(Task set):
A - In the hip hop interview, in which city did MS grow up?
B - Carry on the interview about hip hop and Punjabi identity from the point where it stops.

(Provided passage):
%%

So, I see hip hop as very similar to kirtan as meditative music. That is, if it wants to be used that way. Because hip hop is whatever you make it. You can use it in a destructive way, and destroy hip hop culture, or you can use it in a positive manner and help build upon hip hop culture. I think that's really the key. It could be a pathway or avenue to connect with god, or the universe, or the divine spirit.

MD: I interviewed some other South Asian American artists this year who mentioned how it was their engagement with a Black cultural art form, or being inspired by a particular Black artist, that allowed them to articulate being a racialized minority, even while they were cognizant of the differences between their experiences. Is that something that resonates with you?

MS: I'd say that mine was a more diversified experience, because I grew up in Los Angeles and it was not just Africans Americans but Latinos and Asian Americans, specifically Korean Americans. And a lot of my early free styling and early rapping was not just with Black people and Black culture, but with Latinos and Koreans and Vietnamese and Filipinos. For me it might be that I'm part of another generation -- of course, we see the roots of Hip Hop in African American and Puerto Rican culture, but the way I grew up was definitely a bit more diversified and universal.

So I can't say it was engaging with Black culture than helped me identify as a racialized person in America because actually I felt racialized when I first went to Punjabi school as a little kid. I knew I was Punjabi and I'm from this community. When I went to school I knew I was the only one who wears a turban. I already felt racialized by society because, I was not only brown but I had a different outward appearance on top of my skin color. I knew I was different. But I also had context, knowing I did go to a Punjabi school and there were other kids like me.

%%

(Data excerpt):
%%

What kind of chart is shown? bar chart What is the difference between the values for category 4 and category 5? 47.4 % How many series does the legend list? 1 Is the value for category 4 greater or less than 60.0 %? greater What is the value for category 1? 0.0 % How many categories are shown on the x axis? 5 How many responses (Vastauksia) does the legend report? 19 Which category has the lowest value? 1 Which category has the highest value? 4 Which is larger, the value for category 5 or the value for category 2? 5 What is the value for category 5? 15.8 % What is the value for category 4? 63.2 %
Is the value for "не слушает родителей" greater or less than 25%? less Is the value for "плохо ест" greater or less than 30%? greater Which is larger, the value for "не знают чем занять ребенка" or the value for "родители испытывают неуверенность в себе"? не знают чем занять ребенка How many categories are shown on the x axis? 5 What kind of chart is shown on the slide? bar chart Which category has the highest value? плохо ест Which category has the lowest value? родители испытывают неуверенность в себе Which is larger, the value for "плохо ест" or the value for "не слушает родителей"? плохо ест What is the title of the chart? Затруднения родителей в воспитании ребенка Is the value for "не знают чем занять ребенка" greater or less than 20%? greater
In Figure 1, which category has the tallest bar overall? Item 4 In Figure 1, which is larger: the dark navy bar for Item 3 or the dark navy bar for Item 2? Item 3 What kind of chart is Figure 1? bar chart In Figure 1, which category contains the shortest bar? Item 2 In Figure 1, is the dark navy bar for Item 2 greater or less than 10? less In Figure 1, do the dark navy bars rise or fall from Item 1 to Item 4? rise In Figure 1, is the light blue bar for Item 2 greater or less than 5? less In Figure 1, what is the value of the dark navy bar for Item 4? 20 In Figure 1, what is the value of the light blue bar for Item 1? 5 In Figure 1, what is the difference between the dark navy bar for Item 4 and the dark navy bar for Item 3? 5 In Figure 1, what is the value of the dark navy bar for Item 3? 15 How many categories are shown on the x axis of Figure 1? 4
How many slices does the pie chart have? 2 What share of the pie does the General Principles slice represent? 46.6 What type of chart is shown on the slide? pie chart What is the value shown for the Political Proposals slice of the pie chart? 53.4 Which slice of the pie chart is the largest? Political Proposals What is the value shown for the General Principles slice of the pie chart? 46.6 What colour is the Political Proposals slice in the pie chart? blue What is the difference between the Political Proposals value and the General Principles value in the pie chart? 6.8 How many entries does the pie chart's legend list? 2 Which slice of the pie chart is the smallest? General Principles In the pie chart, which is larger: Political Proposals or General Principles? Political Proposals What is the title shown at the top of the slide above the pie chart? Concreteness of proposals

%%

(Answers to the exercises):
A - Los Angeles

B -
MD: Was 9/11 a flash point where you felt that more, or became even more politicized?

MS: I think I felt that early on because the middle school I went to pushed us towards critical thinking. Even in middle school, I remember I read The Autobiography of Malcolm X and that was the first book that flipped my whole thing. By the time 9/11 happened, I was already up on what was going on with the government.

Right after 9/11, I was profiled as “the enemy.” I knew what was going on, and who's really sponsoring what, and how Osama Bin Laden was a CIA agent and all this crazy shit. So me being profiled at the time was a little more dangerous than someone who wasn't thinking consciously.

In my mind, as a conscious person, I wasn't differentiating myself from a Muslim. For me, it was an even more of a complex issue because not only was I experiencing it from a perspective of being a Sikh in America, but I was also experiencing it from the perspective of a conscious person of color living in what was almost a police state, where enemies were being created for political purposes. I looked at it from several different angles and I saw a lot of disassociation with people around me, and kind of what their true feelings were towards Islam.

MD: I remember one place where this came up a lot was a year ago, at the Oak Creek massacre. First there was that commentary addressing the ignorance, differentiating Sikhs from Muslims. But then there was another voice that was saying, "Look, it doesn't really matter -- we're all being targeted." A track you just released, "We Must Continue," addresses that. You wrote under the title "Trayvon Martin = Oak Creek." Where did track come from and what inspired it?

MS: That track came from a lot of stress and heavy duty touring around the world, meeting different people and hearing about different struggles. It was really about figuring out, who I am and how I can contribute to a greater good and greater message while all this stress is influencing my life and all these things are happening in society. It's like, "We must continue on regardless of the struggle / Gotta keep the hustle steady til the dawn." Regardless, we understand what's going on, but we have to keep pushing forth as a people, as a community, regardless of the struggle that's happening.

MD: Could you say more about the work you were doing in India the past few years?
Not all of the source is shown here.